• _Texto escolhido_:
O caso dos despedimentos no Bloco de Esquerda

Levantou alvoroço a vinda à público de processos de despedimento de funcionários do Bloco de Esquerda ocorridos há cerca de três anos — note-se, não denunciados pelos próprios, que se manifestaram apenas internamente.

Particularmente o despedimento de duas mulheres puérperas por alegada “extinção de posto de trabalho” — extinção que não terá impedido a sua substituição por funcionários com menos estorvos — foi usada na imprensa burguesa para realçar a hipocrisia do Bloco de Esquerda: denunciava os despedimentos dos patrões, mas fazia exactamente a mesma coisa.

Quanto à hipocrisia, com razão. Note-se, porém, por precisão, que a imprensa e a classe burguesa disseram: vocês são tal e qual como nós, uns hipócritas da pior espécie.

Terá a sua graça. Porém, as questões levantadas por este caso vão muito mais fundo.

1. O Bloco de Esquerda foi fundado por organizações, particularmente o PSR e a UDP/PC(R), que tinham nos seus programas originais o derrube do capitalismo e a revolução socialista dirigida pelo proletariado. Deixemos, para este efeito, de parte se, nomeadamente no período revolucionário que se seguiu ao 25 de Abril de 1974, a actuação política desses antecessores esteve em perfeita consonância com esses fins.

É, em todo o caso, curioso que tenha vindo a lume nestes mesmos dias que a direcção do Bloco, segundo o jornal Público, decidiu

alterar a definição e o objectivo do partido para “aperfeiçoar a escrita” devido às várias alterações acumuladas ao longo dos anos, como explica Luís Fazenda. O Bloco define-se agora como um partido que “actua pela superação do capitalismo” e que defende “o fim da exploração e das desigualdades sociais” como um “objectivo inseparável da luta contra todas as opressões”.

A revolução portuguesa, como todas as outras do século XX, tanto as revoluções vitoriosas como as revoluções goradas, deram a prova definitiva de que não há maneira de “superar” o capitalismo como quem, digamos, supera as barreiras dos 110 metros barreiras ou os obstáculos dos 3.000 metros obstáculos.

• _Dados extraídos_:
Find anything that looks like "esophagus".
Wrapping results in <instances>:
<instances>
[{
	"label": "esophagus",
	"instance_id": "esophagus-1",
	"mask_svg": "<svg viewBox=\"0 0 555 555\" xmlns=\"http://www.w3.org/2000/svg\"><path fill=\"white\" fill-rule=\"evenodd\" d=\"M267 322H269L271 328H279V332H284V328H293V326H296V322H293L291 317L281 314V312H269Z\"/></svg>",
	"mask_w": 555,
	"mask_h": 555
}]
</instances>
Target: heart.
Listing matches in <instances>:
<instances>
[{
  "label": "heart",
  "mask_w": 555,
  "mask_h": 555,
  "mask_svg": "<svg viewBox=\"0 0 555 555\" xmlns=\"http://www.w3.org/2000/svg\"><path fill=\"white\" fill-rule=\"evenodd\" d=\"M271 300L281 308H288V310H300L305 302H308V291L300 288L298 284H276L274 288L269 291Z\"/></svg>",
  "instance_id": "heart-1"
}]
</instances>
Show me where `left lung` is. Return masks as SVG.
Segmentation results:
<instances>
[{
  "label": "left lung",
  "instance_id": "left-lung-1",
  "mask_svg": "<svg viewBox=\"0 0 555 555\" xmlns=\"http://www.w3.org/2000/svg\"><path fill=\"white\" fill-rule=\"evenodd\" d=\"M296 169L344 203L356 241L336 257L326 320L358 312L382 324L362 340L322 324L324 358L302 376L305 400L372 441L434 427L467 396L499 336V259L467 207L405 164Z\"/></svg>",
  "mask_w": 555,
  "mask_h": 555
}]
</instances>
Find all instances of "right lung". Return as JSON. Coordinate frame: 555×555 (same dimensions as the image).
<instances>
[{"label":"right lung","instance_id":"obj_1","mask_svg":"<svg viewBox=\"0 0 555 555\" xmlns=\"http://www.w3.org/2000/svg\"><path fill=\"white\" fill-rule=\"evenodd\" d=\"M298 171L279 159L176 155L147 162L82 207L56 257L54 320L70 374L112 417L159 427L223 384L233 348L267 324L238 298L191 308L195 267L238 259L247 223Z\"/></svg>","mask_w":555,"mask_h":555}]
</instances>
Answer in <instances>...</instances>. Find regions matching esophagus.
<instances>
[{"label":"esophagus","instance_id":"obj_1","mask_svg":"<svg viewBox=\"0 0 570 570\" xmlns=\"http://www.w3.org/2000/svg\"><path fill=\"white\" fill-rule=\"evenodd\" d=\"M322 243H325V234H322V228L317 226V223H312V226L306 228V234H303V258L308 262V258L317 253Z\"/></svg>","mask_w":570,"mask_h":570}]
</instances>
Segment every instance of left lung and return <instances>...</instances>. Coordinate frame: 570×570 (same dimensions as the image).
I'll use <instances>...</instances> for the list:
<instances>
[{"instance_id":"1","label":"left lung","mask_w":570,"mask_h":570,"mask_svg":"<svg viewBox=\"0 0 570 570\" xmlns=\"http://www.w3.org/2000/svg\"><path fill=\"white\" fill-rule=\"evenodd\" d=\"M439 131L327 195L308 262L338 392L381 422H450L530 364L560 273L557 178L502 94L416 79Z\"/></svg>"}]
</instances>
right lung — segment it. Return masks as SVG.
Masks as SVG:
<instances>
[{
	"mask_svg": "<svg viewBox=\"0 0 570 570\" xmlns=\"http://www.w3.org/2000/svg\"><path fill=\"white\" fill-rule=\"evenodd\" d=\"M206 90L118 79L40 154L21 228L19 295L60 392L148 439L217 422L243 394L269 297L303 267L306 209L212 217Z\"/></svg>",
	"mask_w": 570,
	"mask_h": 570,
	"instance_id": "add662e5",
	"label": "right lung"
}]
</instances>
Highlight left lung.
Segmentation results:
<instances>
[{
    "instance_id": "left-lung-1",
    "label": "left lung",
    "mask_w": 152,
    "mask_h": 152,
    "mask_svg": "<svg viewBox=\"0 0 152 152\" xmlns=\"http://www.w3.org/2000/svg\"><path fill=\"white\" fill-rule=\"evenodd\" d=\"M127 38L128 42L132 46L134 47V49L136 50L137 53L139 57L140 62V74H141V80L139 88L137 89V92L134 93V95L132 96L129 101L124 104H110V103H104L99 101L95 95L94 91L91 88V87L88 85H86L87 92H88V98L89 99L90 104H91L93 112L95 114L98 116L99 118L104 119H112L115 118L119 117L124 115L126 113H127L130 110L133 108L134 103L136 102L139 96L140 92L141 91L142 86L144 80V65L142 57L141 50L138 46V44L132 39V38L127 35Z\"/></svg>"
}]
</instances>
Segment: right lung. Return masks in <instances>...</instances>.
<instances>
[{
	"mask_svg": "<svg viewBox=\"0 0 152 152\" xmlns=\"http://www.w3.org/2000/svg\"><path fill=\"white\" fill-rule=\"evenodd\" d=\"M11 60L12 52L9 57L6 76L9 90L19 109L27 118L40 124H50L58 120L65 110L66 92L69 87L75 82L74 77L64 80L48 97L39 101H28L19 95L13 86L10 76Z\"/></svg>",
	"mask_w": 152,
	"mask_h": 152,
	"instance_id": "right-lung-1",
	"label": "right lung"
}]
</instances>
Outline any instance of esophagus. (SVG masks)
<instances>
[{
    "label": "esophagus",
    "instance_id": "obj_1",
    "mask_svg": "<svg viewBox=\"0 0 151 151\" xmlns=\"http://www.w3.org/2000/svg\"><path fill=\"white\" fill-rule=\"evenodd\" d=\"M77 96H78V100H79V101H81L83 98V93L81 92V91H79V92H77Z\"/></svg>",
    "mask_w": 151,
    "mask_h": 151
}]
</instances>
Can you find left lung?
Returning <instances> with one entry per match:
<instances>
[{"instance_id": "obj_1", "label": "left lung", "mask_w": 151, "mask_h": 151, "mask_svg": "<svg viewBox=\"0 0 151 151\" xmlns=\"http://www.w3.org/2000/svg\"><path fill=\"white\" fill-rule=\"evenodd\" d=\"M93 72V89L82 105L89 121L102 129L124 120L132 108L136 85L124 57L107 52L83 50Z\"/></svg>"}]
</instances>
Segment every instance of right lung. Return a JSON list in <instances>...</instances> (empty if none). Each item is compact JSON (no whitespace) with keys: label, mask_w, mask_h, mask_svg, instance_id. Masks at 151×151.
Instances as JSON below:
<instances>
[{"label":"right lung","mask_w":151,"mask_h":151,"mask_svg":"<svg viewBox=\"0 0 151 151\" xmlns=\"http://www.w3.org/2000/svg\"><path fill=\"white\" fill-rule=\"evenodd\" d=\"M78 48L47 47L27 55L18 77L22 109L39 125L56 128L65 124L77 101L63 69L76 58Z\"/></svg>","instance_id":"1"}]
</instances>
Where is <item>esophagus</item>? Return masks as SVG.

• _Trabalho a fazer_:
a) Traduza para inglês esta frase do texto sobre os despedimentos no Bloco de Esquerda: «Porém, as questões levantadas por este caso vão muito mais fundo.»
b) Prossiga o texto sobre os despedimentos no Bloco de Esquerda a partir do ponto em que termina.

• _Respostas_:
a) However, the questions raised by this case go much deeper.

b)
Quando, em 1974/75, a classe trabalhadora começou a erguer órgãos de poder alternativos aos do Estado (comissões de trabalhadores, de moradores e de soldados) e a tomar para si uma parte do poder, a classe capitalista não se considerou desportivamente superada: começou a organizar bandos fascistas, ataques a sedes de partidos e sindicatos operários, atentados e assassinatos terroristas e intentonas de golpe de Estado. Em suma, começou a preparar a guerra civil, caso os trabalhadores insistissem em tomar todo o poder.

A preferência das direcções do PS e do PCP por compromissos com o imperialismo e a ausência de uma direcção revolucionária forte do lado do movimento operário permitiram à burguesia permanecer “insuperada”, sem necessidade de guerra civil generalizada.

O “aperfeiçoamento da escrita” do Bloco significa, portanto, uma coisa muito simples e, no mais, visível a cada passo: a direcção do Bloco de Esquerda satisfaz-se do “regime democrático e constitucional” actual. Defende-o com unhas e dentes. Não lhe passa pela cabeça “superar” obstáculos nenhuns. O contacto com os obstáculos até lhe provoca choques eléctricos — tais, que a fazem fugir de palavras como “socialismo” ou “comunismo” como o diabo da cruz.

2. Mas o facto de maior importância para compreender as causas profundas do “escândalo” bloquista é este: mais de 90% do orçamento do Bloco de Esquerda vem do Estado. O Estado dá subsídios aos partidos segundo os votos que eles obtenham nas eleições.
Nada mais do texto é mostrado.